A simple prayer changed the trajectory of Chaplain Shelby Smith’s life. For 19 years, Smith served at a church in Little Rock. After studying a passage in the Old Testament, he found himself realizing there may still be work to be done outside of his church. While he was feeling fulfilled, he felt called to a new adventure. “So I simply prayed, ‘Lord, if there’s a new adventure out there for me, I am open. I am open to it, where as I hadn’t been open before,’” he said. Six weeks after praying those words, his phone rang, and at the beginning of 2019, Smith came onboard as the new hospital chaplain for Arkansas Heart Hospital.
Smith has the unique perspective of meeting not only with patients, but also their families.
“We get guests here in various emotional states. They are here because there is some issue with their health. There are some where those issues are very serious and those, oftentimes, have fears and concerns about the outcome of their visit here. We have some that are fearful & others that are confident because of where they stand in their life and feel they have things in order. There are some who wonder about whether or not they have their life in order from a spiritual perspective,” Smith said. Many times, it’s the patient’s family who needs someone to pray with them, listen to them or walk with them through the illness of a loved one.
“Sometimes I get to talk to them about other issues. They need a safe place to download, if you will, and I get to be a part of hopefully God’s encouragement to them.”
Our patients come from a variety of faith backgrounds.

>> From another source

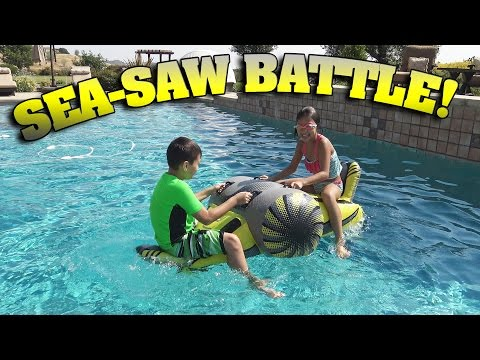 Sea Saw Battle Swimming Pool Challenge Fun Senacampbel4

Whatever faith background they have, Smith helps to facilitate getting the patient in touch with the person they see as their religious leader or spiritual advisor.
Smith is not just available for families and patients – he is a confidential ear to staff at Arkansas Heart Hospital as well. Admittedly he views this role as one of an encourager to the large, diverse staff.
“I get the opportunity to be a sounding board for them; a safe place where they can verbalize their frustrations. I get the opportunity to pray with them and for them.” He aims to help provide balance when pressures of work, home and life get heavy. “To perform at your best, you must have a work and life balance. Our families need us healthy and our work also demands that we perform at a high level as well. Work/life balance is essential in order to achieve this.”
Smith admits that being a hospital chaplain was never a goal of his, but this is exactly where he knows he needs to be for this season of life. “I get to do what I love to do and what I feel God has equipped me to do and they actually pay me for it! Being a member of the staff here at the Heart Hospital is definitely a ‘Get To’ for me and I am enjoying this new season of life.”